講演のオファー「普通なら後任者にまかせるが…」
フォーラムには国立大学法人や大学基金の運用担当者らが出席。大学に資金支援を行うための財源として国が10兆円規模で運営する「大学ファンド」の運用担当者が、同ファンドの運用状況や運用体制についてプレゼンしたほか、大学基金運用の専門家らが登壇し、環境変化の中での運用の現状や課題について意見を交わしました。

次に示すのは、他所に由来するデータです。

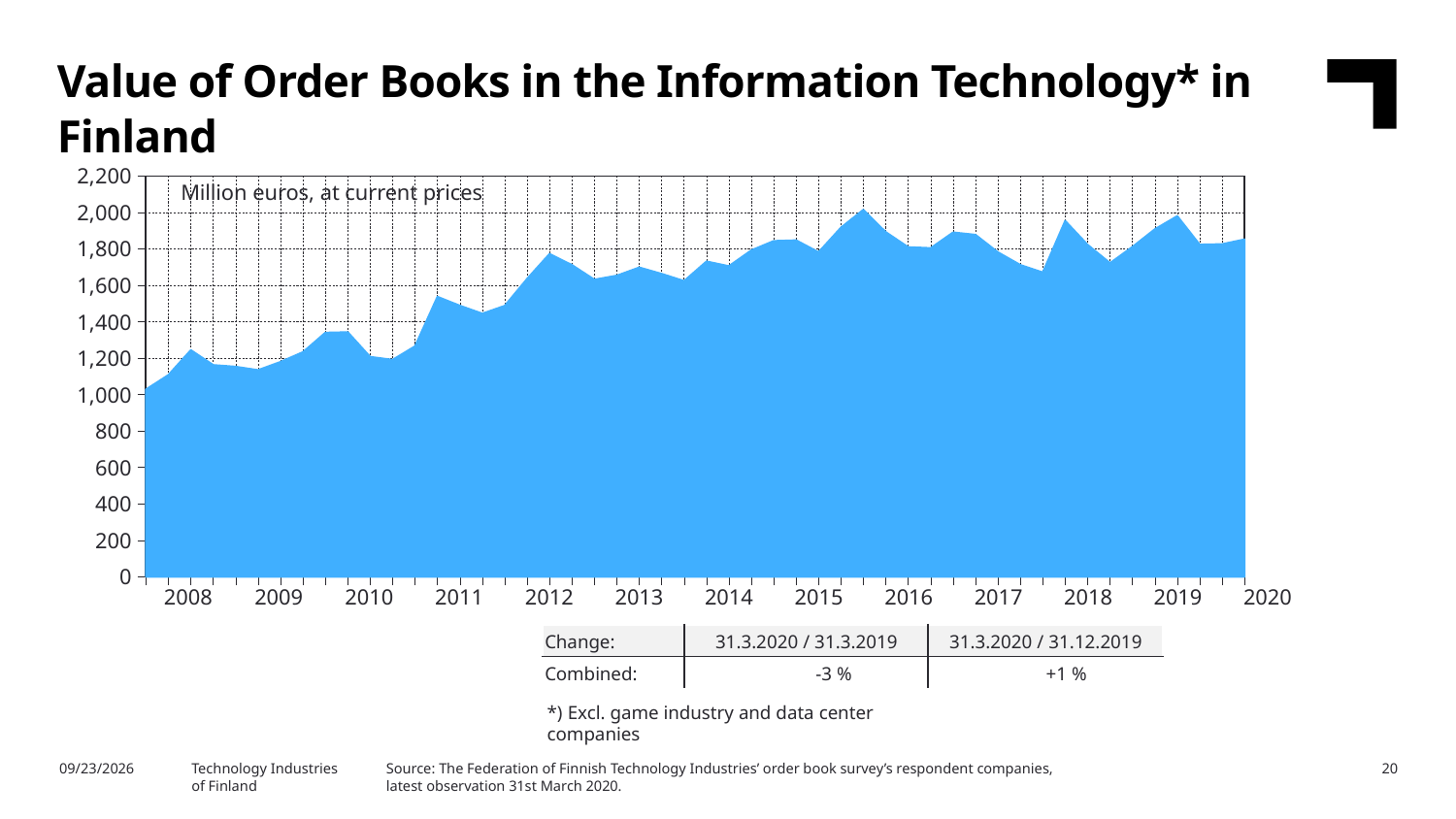
Is the value at the start of 2010 greater or less than 1,400? less Is the value at the start of 2020 greater or less than 1,600? greater What unit is the chart measured in, according to the label inside the plot area? Million euros, at current prices What kind of chart is shown on the slide? area chart How many year labels are shown on the x axis? 13 Is the value at the start of 2012 greater or less than 1,600? greater Overall, do the values rise or fall from 2008 to 2020? rise Which is larger, the value at the start of 2008 or the value at the start of 2020? 2020 In which year does the chart show its lowest value? 2008 What is the title of the chart on the slide? Value of Order Books in the Information Technology* in Finland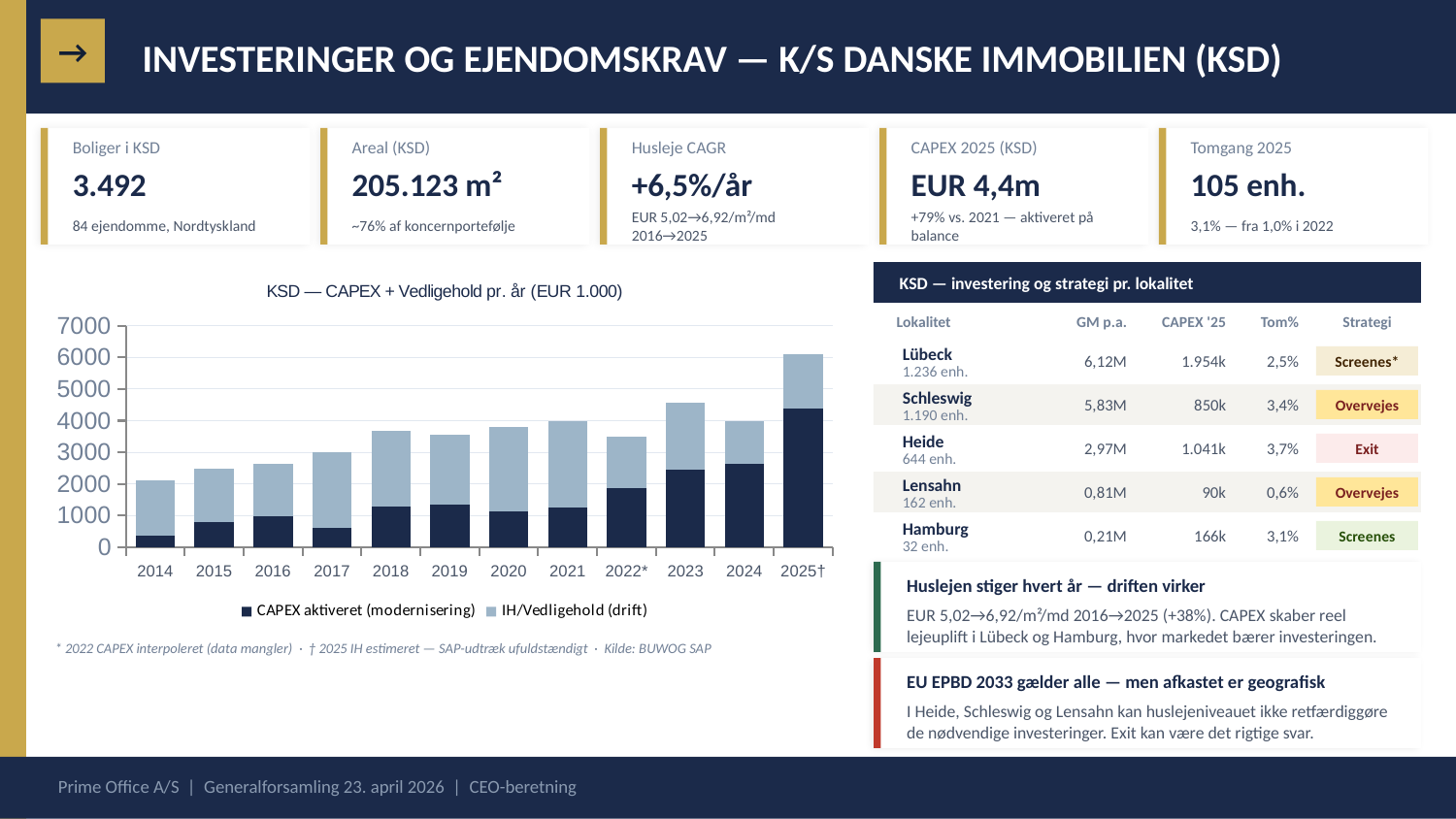
Which year has the highest total bar in the chart? 2025† Is the total bar for 2014 greater or less than 3000? less What is the title of the chart? KSD — CAPEX + Vedligehold pr. år (EUR 1.000) How many series does the chart legend list? 2 Do the total bars generally rise or fall from 2014 to 2025†? rise What kind of chart is shown on the slide? Stacked bar chart How many years are shown on the x axis of the chart? 12 Which year has the lowest total bar in the chart? 2014 Is the CAPEX aktiveret (modernisering) value for 2025† greater or less than 4000? greater Is the CAPEX aktiveret (modernisering) value for 2014 greater or less than 1000? less Which year has the larger total bar, 2023 or 2022*? 2023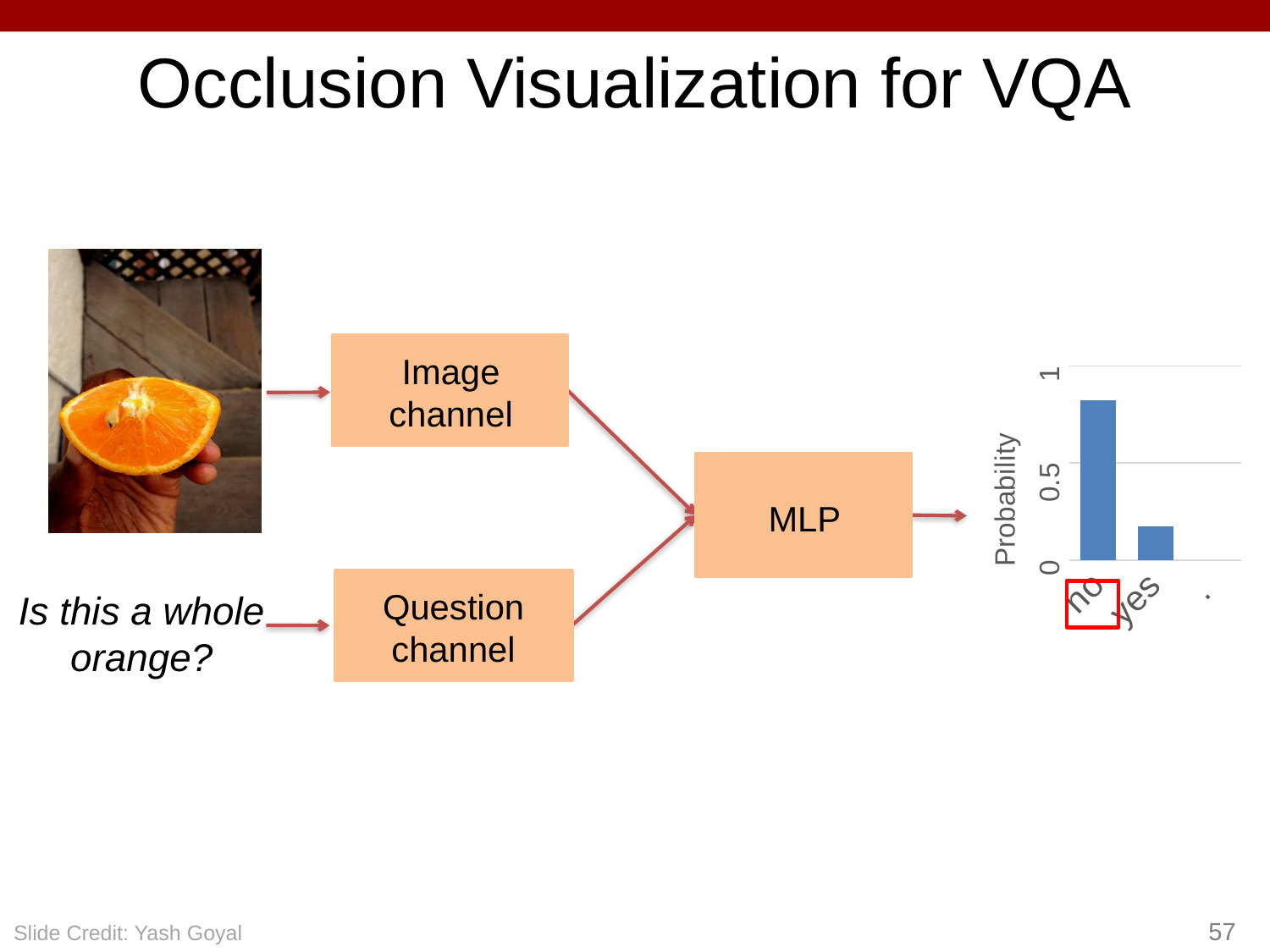
Is the probability for "no" greater or less than 0.5? greater Which category has the highest probability in the bar chart? no Is the probability for "yes" greater or less than 0.5? less Which category has the lowest probability in the bar chart? yes Which has a larger probability in the bar chart, "no" or "yes"? no What is the label of the vertical axis of the bar chart? Probability How many categories are plotted in the bar chart? 2 Which category label in the bar chart is outlined with a red box? no What kind of chart is shown on the right of the slide? bar chart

井藤長官は「資産運用立国実現プランを通じた資産運用業・アセットオーナーシップ改革」をテーマに講演しました。冒頭では、講演のオファーを受けたタイミングが長官就任前の企画市場局長時代だったと説明しました。井藤氏は「実は(オファーを受けた時点で)長官になることは認識していた。普通であれば後任の局長に『(代わりに講演を)やれよ』と引き継ぐが、私自身5年間(主計官時代に)文部科学予算に携わり、JST(科学技術振興機構)には非常に思い入れも深いので、ぜひ私自身がやらせていただこうと思った」と、登壇の経緯を明かしました。

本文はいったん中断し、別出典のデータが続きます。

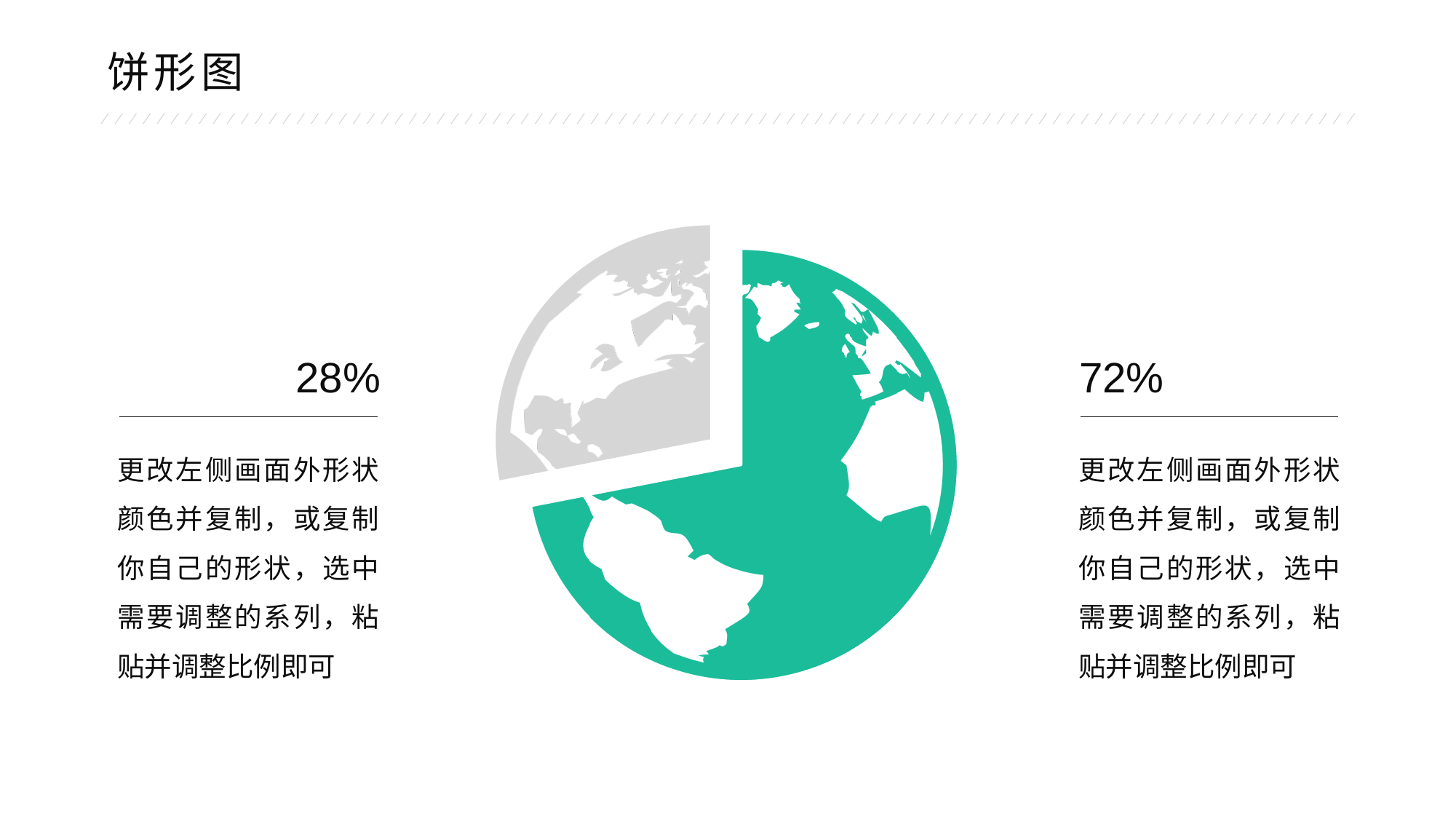
Is the share of the gray slice greater or less than 50%? less Which slice of the pie chart is the smallest? the gray slice (28%) What do the two percentages shown on the slide add up to? 100% What two colours are used for the slices of the pie chart? gray and green How many slices does the pie chart have? 2 What share of the pie does the green slice represent? 72% What share of the pie does the gray slice represent? 28% Which is larger, the green slice or the gray slice? the green slice Which slice of the pie chart is the largest? the green slice (72%) What is the difference in percentage points between the green slice and the gray slice? 44 percentage points What kind of chart is shown on the slide? pie chart What is the title of the slide? 饼形图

政府の新しい資本主義実現会議が夏のうちに最終版を取りまとめる「アセットオーナー・プリンシプル」については、「大学ファンド、各国立大学法人、学校法人、企業年金、保険会社が含まれるアセットオーナーは、金融資本市場を通じて企業・経済の成長の果実を受益者にもたらす重要な役割を担っている。このために幅広いアセットオーナーに共通して求められるガバナンス、リスク管理等についての原則を定めた」と策定の目的を説明。すでにパブリックコメントを実施した文案を構成する、運用目標の設定などに関する5つの原則について話しました。
「プリンシプルは迷惑だ」との批判には…
そのうえで井藤氏は、「アセットオーナープリンシプルを作る過程で一部、『こんなのは迷惑だ』というような話もいろいろ聞こえてくることがあった。多分、迷惑だと思われるような方はきっちり、このレベルはクリアしているということなので問題ないと思う。ごく当たり前なことを書いているので、こういうところが押さえられていないな、大丈夫かなというふうにと考えて(そのために使って)いただければ」と述べました。

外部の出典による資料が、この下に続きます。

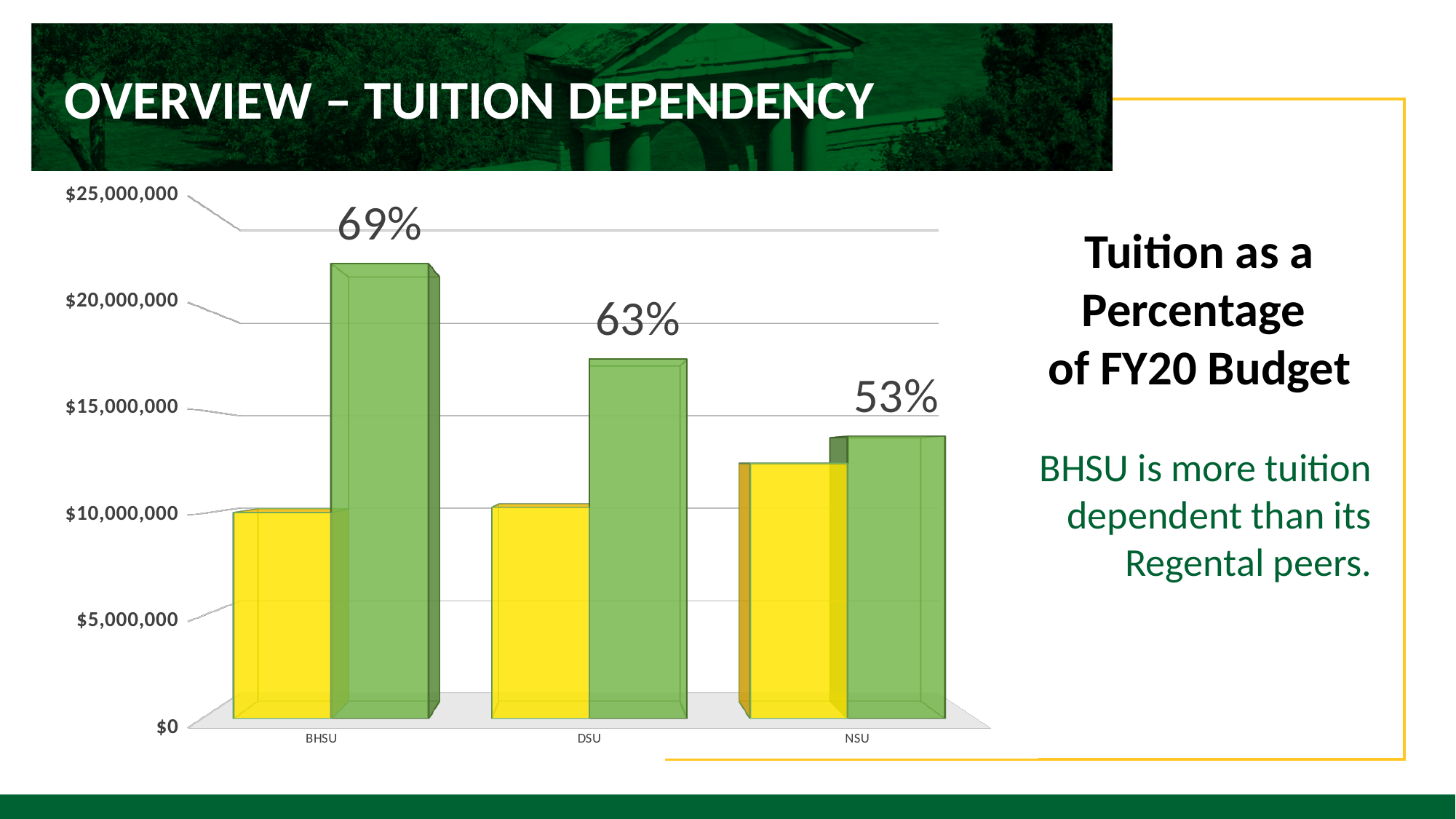
What percentage label is shown above the NSU bars? 53% Which category has the highest percentage label? BHSU How many categories are shown on the x axis? 3 What percentage label is shown above the DSU bars? 63% What kind of chart is shown on the slide? Bar chart Which category has the lowest percentage label? NSU Is the green bar for NSU greater or less than $15,000,000? less What is the difference between the percentage labels for BHSU and DSU? 6% What is the difference between the percentage labels for BHSU and NSU? 16% Is the green bar for BHSU greater or less than $20,000,000? greater Do the percentage labels rise or fall from BHSU to NSU along the x axis? Fall What percentage label is shown above the BHSU bars? 69%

「もちろんプリンシプル(法的拘束力のない行動規範)なので、従わなかったからといって我々金融庁との間で何か問題があるということではない。ただ受益者に対して、ちゃんと責任、説明できるかについてはなるべく意識してもらえれば」と期待を示しました。
さらに井藤氏は、先日金融庁がFDレポートの中でリテール向け販売に関する課題を指摘した仕組預金や仕組債についても言及しました。「なかにはより金融収入を増やす観点から、預金や国債といった元本確保型のものの延長上にある感覚で、利回りが得られる仕組預金や仕組債を活用するケースもあると聞いている。『安全だ』と思う人も世の中には結構いるみたいだが、とんでもない間違いで、運用として合理的でないものがある」と指摘しました。
「仮に資金があって、それをさらに寝かしておくのはもったいないと、よりよい研究、教育環境を作るためにリスク性商品に投資する際、受益者の最善の利益を追求するために備えておくべきことが原則(プリンシプル)には含まれている。プリンシプルを使用しつつ、自ら資産運用に取り組むための十分な備えがあるかどうかという点はぜひ点検していただければ」と述べました。
また、8月に本格始動した金融経済教育推進機構(J-FLEC)の取り組みについても紹介。「学生などが最近、投資詐欺等トラブルに巻き込まれるような話が非常に多い。投資に携わる人からすると、何でこんなものを買うのかなと思うかもしれないが、自分の若い頃を振り返ってみるとなかなか難しく、有益な金融商品か投資詐欺なのかは、金融に慣れ親しんでなければわからないところもある」と述べました。「もちろん金融トラブルに巻き込まれないというのはイロハのイとして、さらにより良い投資判断を行っていただけるよう、ベースとなる金融知識をつけていただきたいということで官民一体となって中立的な立場から金融経済教育を推進すべくJ-FLECを設立した。本格稼働のあかつきにはこの機構を中心に、学校や企業を含め幅広く金融経済教育を受けていただく機会が提供されるよう、金融庁としても後押ししていく」と語りました。